━━━ Extracted material ━━━

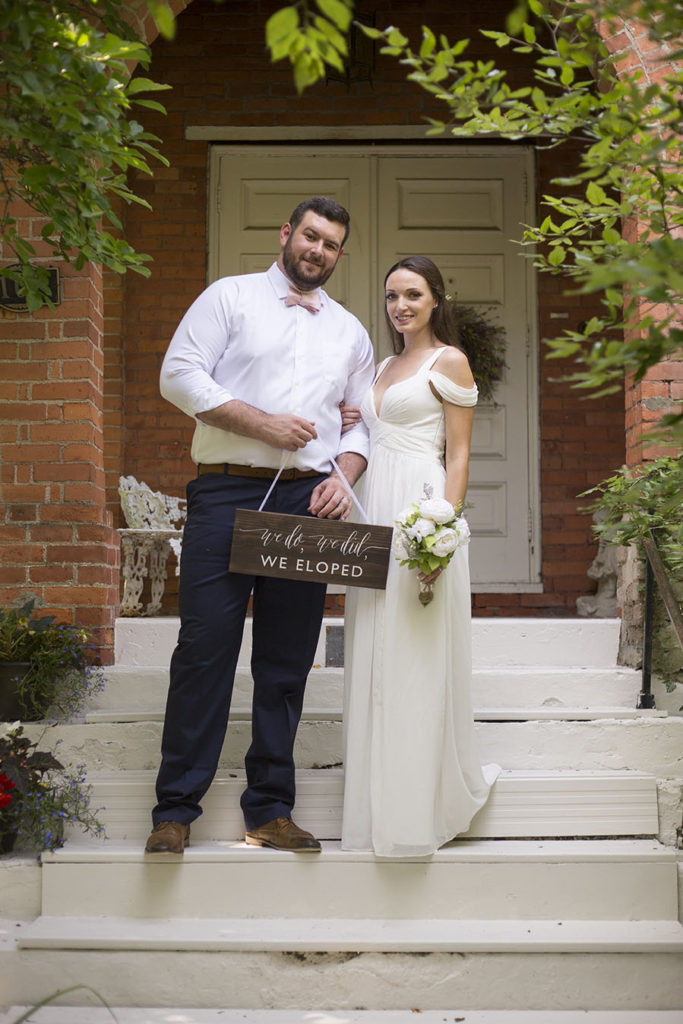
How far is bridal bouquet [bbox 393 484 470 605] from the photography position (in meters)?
3.15

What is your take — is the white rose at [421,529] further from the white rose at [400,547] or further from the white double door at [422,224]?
the white double door at [422,224]

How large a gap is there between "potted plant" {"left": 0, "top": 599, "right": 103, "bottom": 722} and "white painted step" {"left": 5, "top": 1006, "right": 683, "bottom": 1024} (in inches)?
47.3

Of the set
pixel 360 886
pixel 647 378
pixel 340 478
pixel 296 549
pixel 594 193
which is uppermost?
pixel 647 378

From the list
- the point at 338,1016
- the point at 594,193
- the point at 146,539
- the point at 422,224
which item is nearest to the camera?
the point at 594,193

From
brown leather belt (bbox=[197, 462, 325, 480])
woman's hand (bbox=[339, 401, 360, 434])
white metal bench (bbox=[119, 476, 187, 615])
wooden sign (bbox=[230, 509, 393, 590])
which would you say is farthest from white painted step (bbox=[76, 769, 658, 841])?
white metal bench (bbox=[119, 476, 187, 615])

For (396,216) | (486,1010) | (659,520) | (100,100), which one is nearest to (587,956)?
(486,1010)

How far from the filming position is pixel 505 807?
3.53 m

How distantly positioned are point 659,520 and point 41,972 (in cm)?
251

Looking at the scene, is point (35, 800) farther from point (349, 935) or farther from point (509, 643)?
point (509, 643)

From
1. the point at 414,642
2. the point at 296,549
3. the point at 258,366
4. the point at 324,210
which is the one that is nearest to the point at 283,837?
the point at 414,642

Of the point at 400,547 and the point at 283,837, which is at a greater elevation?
the point at 400,547

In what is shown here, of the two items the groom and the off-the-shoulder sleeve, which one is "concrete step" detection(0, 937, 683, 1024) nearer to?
the groom

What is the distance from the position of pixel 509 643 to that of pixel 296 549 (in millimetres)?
1707

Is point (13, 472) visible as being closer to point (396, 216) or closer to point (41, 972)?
point (41, 972)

━━━

Please transcribe the listing above word for word, including every line of it, but leave out any picture.

How far is bridal bouquet [bbox 393 484 470 605] from the photography position (in meters)?
3.15

What is your take — is the white rose at [421,529] further from the white rose at [400,547] or further from the white double door at [422,224]?
the white double door at [422,224]

How large a gap is there between "potted plant" {"left": 0, "top": 599, "right": 103, "bottom": 722} and "white painted step" {"left": 5, "top": 1006, "right": 683, "bottom": 1024} (in inches)?
47.3

Of the set
pixel 360 886
pixel 647 378
pixel 340 478
pixel 296 549
pixel 594 193
which is uppermost?
pixel 647 378

From the list
- the point at 338,1016
- the point at 594,193
- the point at 146,539
- the point at 422,224
which item is nearest to the camera?
the point at 594,193

From
brown leather belt (bbox=[197, 462, 325, 480])
woman's hand (bbox=[339, 401, 360, 434])
white metal bench (bbox=[119, 476, 187, 615])
wooden sign (bbox=[230, 509, 393, 590])
which would you say is farthest from white painted step (bbox=[76, 769, 658, 841])?
white metal bench (bbox=[119, 476, 187, 615])

For (396,216) | (486,1010) | (659,520) | (100,100), which one is nearest to (587,956)?
(486,1010)

How far from the filming position is pixel 505 807?
3.53 m

How distantly positioned are point 659,520 and point 41,972 (in cm)?
251

Looking at the scene, is point (35, 800) farther from point (349, 935) or farther from point (509, 643)?
point (509, 643)

From
1. the point at 414,642
2. the point at 296,549
3. the point at 258,366
4. the point at 324,210
which is the one that is nearest to the point at 283,837?
the point at 414,642

Of the point at 400,547 and the point at 283,837, which is at a greater elevation?
the point at 400,547

In what is shown here, of the two items the groom and the off-the-shoulder sleeve, which one is "concrete step" detection(0, 937, 683, 1024) nearer to?
the groom

What is the distance from the position of pixel 509 643 to that of pixel 296 549 (in millimetres)?
1707

Is point (13, 472) visible as being closer to point (396, 216) or closer to point (41, 972)?
point (41, 972)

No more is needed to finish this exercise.